My Fun Bags Are Now Flat Tires

Fair warning – I’m about to talk about my boobs. But not in the “oh I love my boobs and here’s a picture!” sort of way I suppose an isolated few among you would appreciate. I’m going to talk about my boobs in a way that might make someone rethink life choices. Or at least trying to get frisky for a good one to two hours.

Ladies (and perhaps the pregnant-man-person from Seattle?), I need some reassurance. Cuz my boobs… they be flat.

It’s deflate-gate up in here. And I don’t mean this deflate-gate:

 

No I mean this kind of deflate:

No wait – this is sagging. Ugh I’m just making myself more upset.

I had a baby last year! Surprise! He was a bit of a surprise to us too – we have nicknamed him “Dollar Beer Night”. It’s quite an ironic turn of events, given what we went through to get his brother.

Little teeny tiny Luke was born at a delicate 10 lbs, 3 oz – with an appetite to match. I breastfed exclusively while on maternity leave. Then mixed breast and formula until about 9+ months, until I stopped a couple of months ago.

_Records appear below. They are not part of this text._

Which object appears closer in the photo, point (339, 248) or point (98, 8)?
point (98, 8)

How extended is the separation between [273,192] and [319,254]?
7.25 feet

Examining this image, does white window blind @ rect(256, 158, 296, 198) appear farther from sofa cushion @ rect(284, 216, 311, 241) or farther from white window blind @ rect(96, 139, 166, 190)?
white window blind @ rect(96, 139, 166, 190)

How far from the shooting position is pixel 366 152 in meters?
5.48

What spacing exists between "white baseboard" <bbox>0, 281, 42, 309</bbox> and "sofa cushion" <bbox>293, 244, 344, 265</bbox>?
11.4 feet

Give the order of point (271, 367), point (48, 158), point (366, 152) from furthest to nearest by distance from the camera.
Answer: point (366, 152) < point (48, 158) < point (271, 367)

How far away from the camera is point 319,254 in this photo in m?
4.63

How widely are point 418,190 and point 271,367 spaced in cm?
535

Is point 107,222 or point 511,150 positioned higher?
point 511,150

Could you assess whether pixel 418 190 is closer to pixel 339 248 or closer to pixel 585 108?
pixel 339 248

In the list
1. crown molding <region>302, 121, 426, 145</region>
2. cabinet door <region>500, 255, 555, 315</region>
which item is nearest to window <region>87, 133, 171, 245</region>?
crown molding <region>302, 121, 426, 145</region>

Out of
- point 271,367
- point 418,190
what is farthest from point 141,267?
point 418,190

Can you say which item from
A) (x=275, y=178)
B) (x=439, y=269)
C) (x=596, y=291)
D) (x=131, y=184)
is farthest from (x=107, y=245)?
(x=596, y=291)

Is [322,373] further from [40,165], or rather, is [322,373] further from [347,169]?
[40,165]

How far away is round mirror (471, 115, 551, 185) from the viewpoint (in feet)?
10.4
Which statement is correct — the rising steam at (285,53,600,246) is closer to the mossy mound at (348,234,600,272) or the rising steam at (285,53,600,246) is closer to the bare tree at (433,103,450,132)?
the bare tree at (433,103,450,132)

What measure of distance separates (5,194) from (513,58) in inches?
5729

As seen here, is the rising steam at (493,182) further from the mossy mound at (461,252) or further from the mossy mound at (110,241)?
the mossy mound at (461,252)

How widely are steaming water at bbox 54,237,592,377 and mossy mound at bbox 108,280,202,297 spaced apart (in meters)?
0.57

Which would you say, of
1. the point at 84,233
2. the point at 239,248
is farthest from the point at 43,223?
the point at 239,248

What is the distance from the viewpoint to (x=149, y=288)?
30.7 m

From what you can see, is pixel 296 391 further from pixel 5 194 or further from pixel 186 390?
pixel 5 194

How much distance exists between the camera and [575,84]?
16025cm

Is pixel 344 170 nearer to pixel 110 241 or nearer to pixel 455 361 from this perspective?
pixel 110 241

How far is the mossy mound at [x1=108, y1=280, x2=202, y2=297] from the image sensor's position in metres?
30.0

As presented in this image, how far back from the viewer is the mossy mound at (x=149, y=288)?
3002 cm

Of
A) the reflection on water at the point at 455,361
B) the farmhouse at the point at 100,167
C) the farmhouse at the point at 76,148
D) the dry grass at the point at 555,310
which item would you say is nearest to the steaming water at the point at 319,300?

Emotional guilt trip and connection withdrawal commence – as did the gradual transition from “just left Party City” balloons to “five days after the fiesta and you can sit on these bad boys and they still won’t pop” balloons.

Sexy, right? Yeah baby.

I do not remember how long it took the Ladies to return to any amount of poof after kid #1. Frankly, I wasn’t packing a lot of heat in that department in the first place (unlike everywhere else – thanks DNA) and I really need all the poof I can get. Is it worse after kid #2? What am I looking at here – months? Years? Or off-strip Las Vegas showgirl, forever?